Le prétendu public indigné de Flakin avait à sa tête le vice-président américain Joe Biden, qui – malgré les faits plutôt nébuleux et contradictoires de l’affaire – est intervenu dans une procédure en cours et a dénoncé la clémence de la peine.

Le World Socialist Web Site a publié un article s’opposant à la campagne de propagande contre le juge présidant le procès, Aaron Persky, et fait ce commentaire :

« La campagne autour de la condamnation de Turner, il convient de le dire nettement, est complètement dénuée de tout ce qui pourrait avoir un rapport, même lointain, avec quelque chose de politiquement et de socialement progressiste. Les professeurs féministes de l’Université de Stanford qui ont attisé la campagne contre Persky et qui hurlent à une peine plus sévère pour Turner n’ont pas pris la peine de considérer les implications de leurs positions et de leurs actions. L’accent mis sur ‘les droits de la victime’ – la notion que l’objet d’un procès criminel est de faciliter les condamnations et satisfaire le désir de vengeance de la victime plutôt que d’assurer un procès équitable pour l’accusé – a été la marque des théoriciens juridiques de droite depuis des décennies. »

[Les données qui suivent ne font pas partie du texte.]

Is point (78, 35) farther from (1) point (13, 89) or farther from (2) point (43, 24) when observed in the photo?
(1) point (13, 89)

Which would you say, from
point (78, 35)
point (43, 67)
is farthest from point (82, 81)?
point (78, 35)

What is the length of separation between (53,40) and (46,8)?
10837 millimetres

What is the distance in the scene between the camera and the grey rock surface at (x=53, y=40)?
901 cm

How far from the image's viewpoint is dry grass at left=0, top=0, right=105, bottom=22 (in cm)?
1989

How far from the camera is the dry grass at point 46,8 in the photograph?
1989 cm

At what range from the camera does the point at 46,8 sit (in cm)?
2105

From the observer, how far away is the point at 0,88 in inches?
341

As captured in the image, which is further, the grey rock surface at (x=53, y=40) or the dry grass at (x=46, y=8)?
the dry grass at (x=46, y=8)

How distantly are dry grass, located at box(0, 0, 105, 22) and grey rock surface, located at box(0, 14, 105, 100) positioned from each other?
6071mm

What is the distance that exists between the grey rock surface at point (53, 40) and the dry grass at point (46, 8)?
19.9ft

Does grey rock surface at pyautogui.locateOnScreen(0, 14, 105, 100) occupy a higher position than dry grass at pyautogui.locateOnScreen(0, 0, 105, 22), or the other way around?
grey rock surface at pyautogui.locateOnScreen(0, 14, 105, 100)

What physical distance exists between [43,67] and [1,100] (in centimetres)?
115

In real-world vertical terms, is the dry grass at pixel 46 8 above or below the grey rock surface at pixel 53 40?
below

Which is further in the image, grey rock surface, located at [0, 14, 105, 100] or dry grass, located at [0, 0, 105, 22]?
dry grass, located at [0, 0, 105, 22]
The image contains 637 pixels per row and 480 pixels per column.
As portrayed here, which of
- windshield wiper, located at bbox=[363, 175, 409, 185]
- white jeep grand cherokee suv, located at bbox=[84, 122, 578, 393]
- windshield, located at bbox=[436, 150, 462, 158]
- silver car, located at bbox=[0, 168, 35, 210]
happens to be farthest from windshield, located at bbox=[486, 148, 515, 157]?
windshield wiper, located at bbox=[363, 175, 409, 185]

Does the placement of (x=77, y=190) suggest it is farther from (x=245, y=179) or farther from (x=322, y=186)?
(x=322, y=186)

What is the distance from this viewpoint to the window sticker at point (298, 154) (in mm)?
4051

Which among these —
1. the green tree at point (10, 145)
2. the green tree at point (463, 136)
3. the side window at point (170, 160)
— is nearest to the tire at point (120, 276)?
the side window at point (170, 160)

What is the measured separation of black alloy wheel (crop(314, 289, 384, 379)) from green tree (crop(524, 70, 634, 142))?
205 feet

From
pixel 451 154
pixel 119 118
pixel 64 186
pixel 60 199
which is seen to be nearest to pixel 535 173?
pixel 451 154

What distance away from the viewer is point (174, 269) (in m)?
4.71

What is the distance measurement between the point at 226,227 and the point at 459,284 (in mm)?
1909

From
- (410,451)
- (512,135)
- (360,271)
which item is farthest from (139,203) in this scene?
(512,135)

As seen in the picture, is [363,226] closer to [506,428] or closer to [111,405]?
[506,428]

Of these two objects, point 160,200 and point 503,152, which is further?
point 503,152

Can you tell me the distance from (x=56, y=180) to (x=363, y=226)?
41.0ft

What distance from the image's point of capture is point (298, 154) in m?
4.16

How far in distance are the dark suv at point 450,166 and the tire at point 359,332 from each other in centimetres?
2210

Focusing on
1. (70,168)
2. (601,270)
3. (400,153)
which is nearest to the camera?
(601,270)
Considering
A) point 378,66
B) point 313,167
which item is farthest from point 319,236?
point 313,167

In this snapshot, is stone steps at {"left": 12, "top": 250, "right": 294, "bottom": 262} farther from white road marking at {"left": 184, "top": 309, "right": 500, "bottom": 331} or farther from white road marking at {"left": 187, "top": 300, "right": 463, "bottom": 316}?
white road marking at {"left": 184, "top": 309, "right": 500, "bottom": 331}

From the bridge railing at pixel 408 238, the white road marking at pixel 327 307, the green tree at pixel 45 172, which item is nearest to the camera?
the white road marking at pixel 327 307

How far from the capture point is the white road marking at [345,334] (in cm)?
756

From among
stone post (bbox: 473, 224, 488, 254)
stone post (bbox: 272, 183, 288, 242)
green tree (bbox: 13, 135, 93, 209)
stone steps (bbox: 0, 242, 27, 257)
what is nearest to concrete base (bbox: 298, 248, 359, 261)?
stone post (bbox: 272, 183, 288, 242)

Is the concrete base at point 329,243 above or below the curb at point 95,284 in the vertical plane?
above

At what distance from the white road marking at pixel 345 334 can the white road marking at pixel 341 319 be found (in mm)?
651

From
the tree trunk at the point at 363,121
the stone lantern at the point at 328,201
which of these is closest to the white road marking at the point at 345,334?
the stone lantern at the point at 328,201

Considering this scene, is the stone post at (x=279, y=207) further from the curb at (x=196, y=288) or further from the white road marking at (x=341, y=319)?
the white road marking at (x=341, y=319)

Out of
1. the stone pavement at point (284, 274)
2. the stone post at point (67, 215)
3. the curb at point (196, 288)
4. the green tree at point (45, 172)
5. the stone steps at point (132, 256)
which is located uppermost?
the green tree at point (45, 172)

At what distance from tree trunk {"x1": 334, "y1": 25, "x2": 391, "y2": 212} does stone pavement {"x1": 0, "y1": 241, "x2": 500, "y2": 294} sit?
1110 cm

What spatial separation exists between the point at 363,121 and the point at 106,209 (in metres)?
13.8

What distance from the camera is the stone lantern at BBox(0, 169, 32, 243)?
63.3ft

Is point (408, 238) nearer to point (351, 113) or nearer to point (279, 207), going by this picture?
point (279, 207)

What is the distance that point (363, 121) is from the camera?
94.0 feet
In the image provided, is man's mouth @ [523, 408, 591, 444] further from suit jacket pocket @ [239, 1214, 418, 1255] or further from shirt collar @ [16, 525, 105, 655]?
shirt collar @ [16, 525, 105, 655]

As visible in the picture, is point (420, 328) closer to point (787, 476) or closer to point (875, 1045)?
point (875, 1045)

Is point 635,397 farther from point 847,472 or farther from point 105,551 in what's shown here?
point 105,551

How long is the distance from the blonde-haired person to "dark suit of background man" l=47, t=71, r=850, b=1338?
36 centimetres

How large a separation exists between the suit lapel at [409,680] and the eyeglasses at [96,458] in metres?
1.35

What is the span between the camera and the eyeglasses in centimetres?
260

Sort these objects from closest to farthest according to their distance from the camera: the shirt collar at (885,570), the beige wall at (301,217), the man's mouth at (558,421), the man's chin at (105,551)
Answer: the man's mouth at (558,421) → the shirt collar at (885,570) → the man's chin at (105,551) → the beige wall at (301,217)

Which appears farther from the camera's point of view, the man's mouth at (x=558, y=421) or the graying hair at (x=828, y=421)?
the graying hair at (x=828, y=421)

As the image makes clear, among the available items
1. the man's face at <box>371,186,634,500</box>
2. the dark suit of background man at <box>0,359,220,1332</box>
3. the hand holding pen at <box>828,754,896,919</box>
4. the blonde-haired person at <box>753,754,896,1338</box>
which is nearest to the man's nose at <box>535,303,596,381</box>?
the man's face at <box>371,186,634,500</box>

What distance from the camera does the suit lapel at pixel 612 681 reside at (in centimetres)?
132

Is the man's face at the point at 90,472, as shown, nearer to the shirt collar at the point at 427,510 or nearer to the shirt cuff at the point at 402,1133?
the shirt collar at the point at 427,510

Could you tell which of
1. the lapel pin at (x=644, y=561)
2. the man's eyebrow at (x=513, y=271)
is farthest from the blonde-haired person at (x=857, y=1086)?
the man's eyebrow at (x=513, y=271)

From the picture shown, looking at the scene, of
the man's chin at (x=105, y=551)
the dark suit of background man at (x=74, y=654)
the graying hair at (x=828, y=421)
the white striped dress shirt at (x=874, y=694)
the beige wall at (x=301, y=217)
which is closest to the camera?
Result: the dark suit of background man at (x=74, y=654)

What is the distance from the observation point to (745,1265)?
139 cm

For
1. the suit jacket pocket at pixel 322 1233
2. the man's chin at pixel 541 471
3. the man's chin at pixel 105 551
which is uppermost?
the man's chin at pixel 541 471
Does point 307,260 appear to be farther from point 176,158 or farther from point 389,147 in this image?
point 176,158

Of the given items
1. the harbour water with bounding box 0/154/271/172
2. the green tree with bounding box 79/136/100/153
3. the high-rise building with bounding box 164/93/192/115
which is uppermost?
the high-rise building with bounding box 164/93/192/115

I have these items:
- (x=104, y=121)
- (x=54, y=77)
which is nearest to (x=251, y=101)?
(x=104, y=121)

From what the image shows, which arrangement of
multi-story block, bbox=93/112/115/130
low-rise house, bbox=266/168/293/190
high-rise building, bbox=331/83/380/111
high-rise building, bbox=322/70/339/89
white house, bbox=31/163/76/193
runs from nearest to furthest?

« L’establishment politique et médiatique américain a, à travers une longue pratique, fait de la transformation de tragédies en sensations rentables et en opportunités politiques, une science. La participation de personnages se disant ‘féministes’, ‘progressistes’ et ‘de gauche’ dans ces campagnes de droite, aux côtés des procureurs généraux et de la presse de caniveau, ne témoigne que de l’état d’esprit désorienté qui prévaut dans ces milieux. »

Cependant, dans le cas de RIO, il ne s’agit pas tant de « désorientation ». Cette organisation est bien plutôt en train de faire mouvement délibérément vers la droite, sur base de politique identitaire. Dans une alliance de fait avec des politiciens réactionnaires comme Biden aux États-Unis et Maas en Allemagne, la campagne hystérique de RIO pour plus « dureté » envers les délinquants sexuels présumés est directement liée à l’intensification de la lutte des classes à l’échelle mondiale. Comme les représentants établis de l’ordre bourgeois, ses annexes pseudo de gauche sentent qu’à l’avenir seul un « État fort » sera en mesure de contrer l’opposition croissante à l’austérité et à la guerre.